Nella mia vita di lettore e di recensore, poche volte mi sono trovato così a disagio come davanti a questa grande e nobilissima fatica del De Novellis, tanta è la massa di argomenti e connessioni, di riferimenti storici, mitologici, folkloristici, spesso piccole “scoperte” di interpretazione, in una atmosfera fantastica tra realtà e poesia, che porta all’attenzione dell’ambiente scientifico l’amorosa fatica che l’autore ha compiuto, lo sforzo di assimilazione e armonia di elementi di sparati e talvolta opposti, che arrecano un contributo destinato da oggi a pietra di fondamenta di quella generale revisione dell’etnografia della Campania, finora sparsa qua e là, a firma di Studiosi dignissimi, ma di cui è finora mancata l’opera di sintesi, solo un Ricercatore animato da tenerezza e passione, da scevro, da influssi degli autori paludati e accademici, ma con l’umiltà di chi ama la sua terra e compie sforzi per farla amare ai suoi abitatori, e se amare vuol dire anzitutto comprendere, l’Autore – portandoci per mano sulla Via dei canapi, attento a spiegarci origini e sviluppi (anche se talvolta opinabili o frutto di intuizioni geniali ma non sempre supportati dai testi, dei quali peraltro non c’è sempre il disperato bisogno che si crede) ci richiama non soltanto ad un dovere civile, quale è l’esser degni della nostra storia, ma ad un tesoro al quale soltanto, come dicevo all’inizio, si può ricorrere per trarne speranza per il secolo che comincia.

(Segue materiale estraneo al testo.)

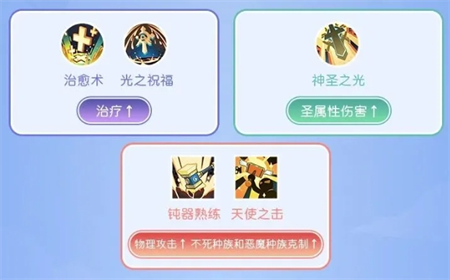 关于仙境传说重生版本中，服事职业的转职路径与提升技巧解析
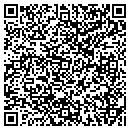 QR code with Perry Plumbing contacts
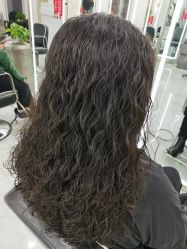 -Coo Hair salon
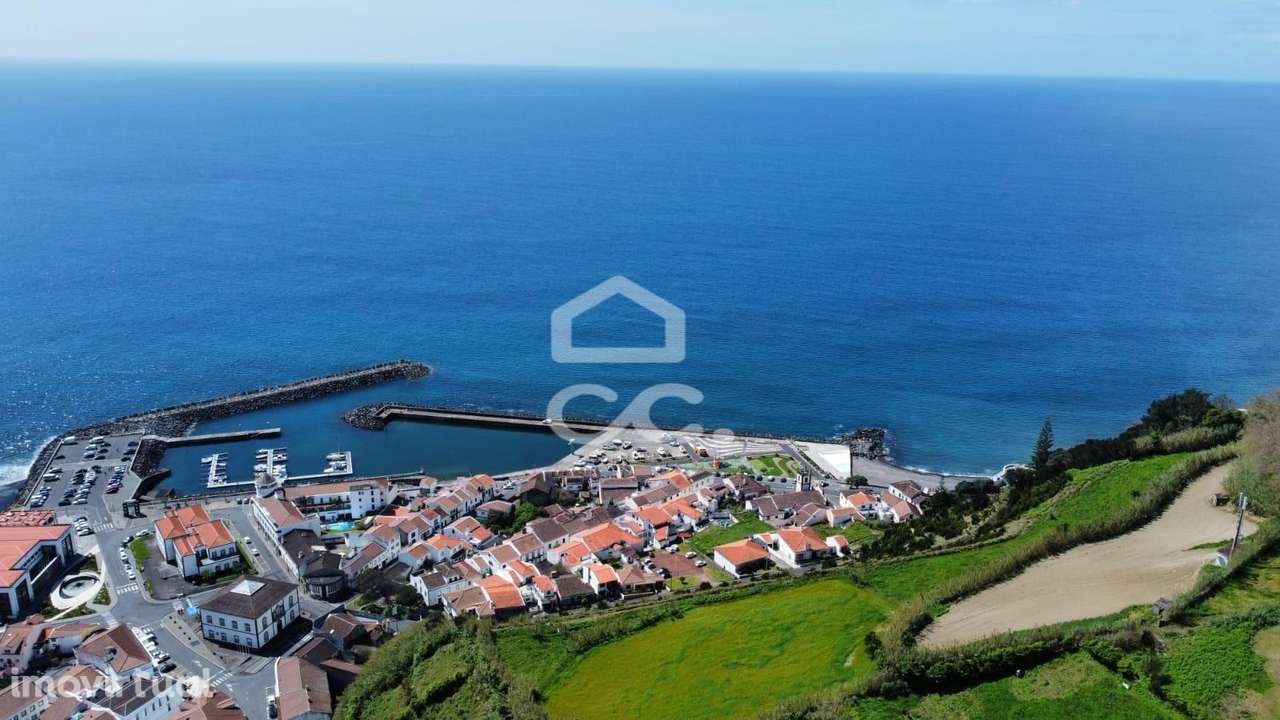 Terreno com 3.832,00 m2 - Povoação - Grande imagem: 2/12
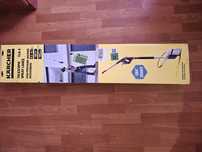Telescop KARCHER lance TLA4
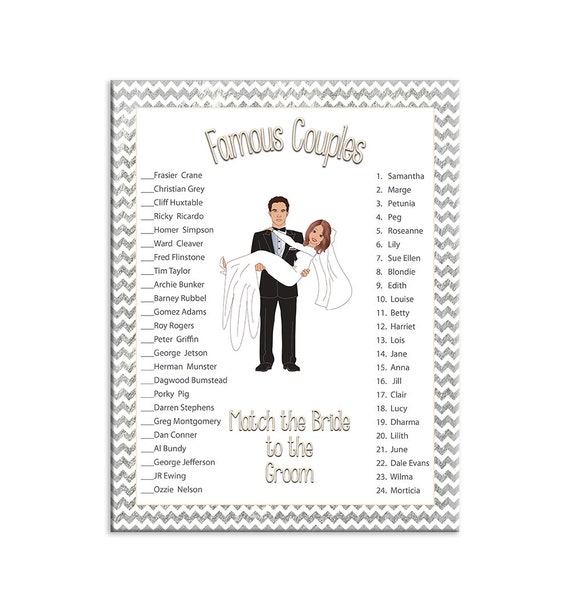 bridal-shower-game-famous-couples-printable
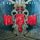 Artikelbild von Crimson (Re-issue)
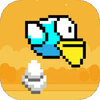 Flappy Dump(�ɽ���������Ϸ)v1.0 ���°�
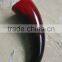 Polished Drinking Horn
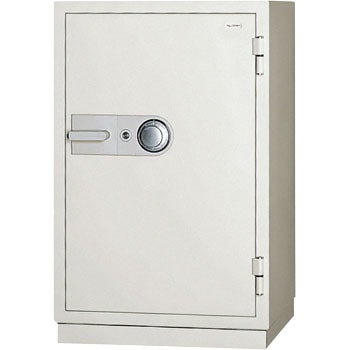 KC52-2D X[p[_Cω΋ {ACEGXEPC 09952942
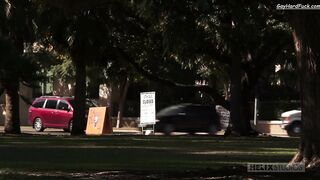 Jock Bait (Max Carter, Tyler Hill) 2014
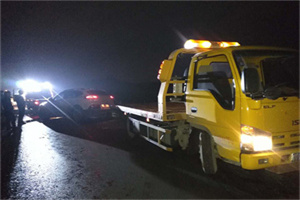 靖州24小时车辆搭电联系电话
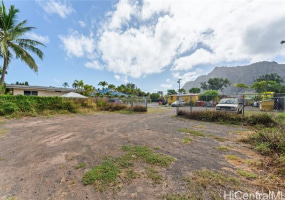 41-35 Wailea Street,Waimanalo,Hawaii,96795,3 Bedrooms Bedrooms,1 BathroomBathrooms,Single family,Wailea,18366471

A nome di tanti, lodo (per quel che possa valere il mio compiacimento) l’amico caro che ha tolto tempo a sé, sacrificando le pause del suo lavoro professionale, per darci questa emozionante lettura: insegnandoci come con umiltà da vero studioso, si possa e si debba fare della Cultura un aiuto per vivere: il che poi è davvero il giusto fine della Cultura.